» **ZADANIE**
Przepisz bez żadnych zmian tę część poniższych wpisów, która zaczyna się wierszem zawierającym „What is the distance”, a kończy wierszem zawierającym „7934 millimetres”. Oba te wiersze również uwzględnij.

» **ZBIÓR DANYCH**
# # # # # # #
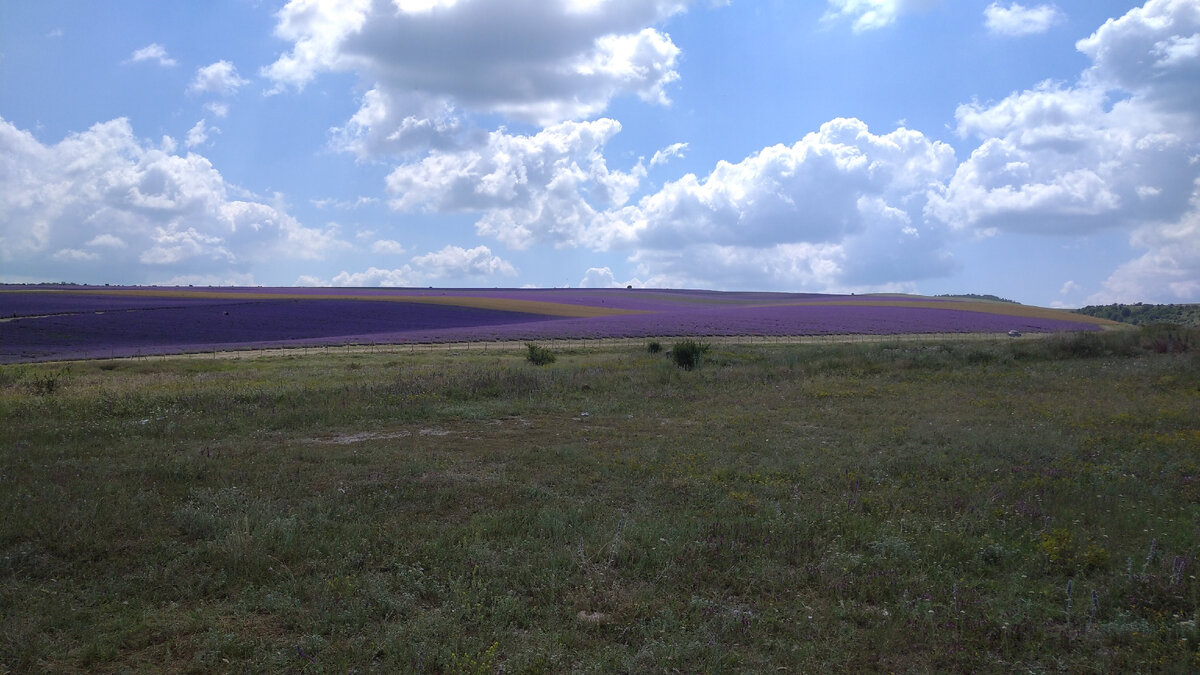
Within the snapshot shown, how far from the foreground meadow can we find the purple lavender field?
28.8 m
# # # # # # #
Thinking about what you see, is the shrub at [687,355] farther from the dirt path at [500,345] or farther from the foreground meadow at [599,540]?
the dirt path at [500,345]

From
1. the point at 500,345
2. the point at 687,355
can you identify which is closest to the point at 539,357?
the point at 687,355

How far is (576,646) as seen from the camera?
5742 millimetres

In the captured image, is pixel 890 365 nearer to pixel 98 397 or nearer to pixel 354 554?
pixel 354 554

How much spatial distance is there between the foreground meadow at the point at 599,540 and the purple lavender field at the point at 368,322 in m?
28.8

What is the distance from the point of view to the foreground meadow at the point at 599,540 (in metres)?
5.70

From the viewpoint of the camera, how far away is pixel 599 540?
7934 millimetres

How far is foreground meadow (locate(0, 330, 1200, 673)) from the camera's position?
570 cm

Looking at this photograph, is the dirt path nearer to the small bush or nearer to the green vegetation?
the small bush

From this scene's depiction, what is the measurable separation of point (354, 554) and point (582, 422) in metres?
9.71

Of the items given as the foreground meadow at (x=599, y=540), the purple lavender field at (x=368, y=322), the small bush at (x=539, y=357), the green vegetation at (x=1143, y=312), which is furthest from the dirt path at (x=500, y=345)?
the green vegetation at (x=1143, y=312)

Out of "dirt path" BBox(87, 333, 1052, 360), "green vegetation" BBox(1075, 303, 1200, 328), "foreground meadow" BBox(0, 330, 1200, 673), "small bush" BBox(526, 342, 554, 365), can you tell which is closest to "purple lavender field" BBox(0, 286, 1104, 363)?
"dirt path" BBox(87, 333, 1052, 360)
# # # # # # #
» **ODPOWIEDŹ**
What is the distance from the point of view to the foreground meadow at the point at 599,540 (in metres)?
5.70

From the viewpoint of the camera, how far away is pixel 599 540?
7934 millimetres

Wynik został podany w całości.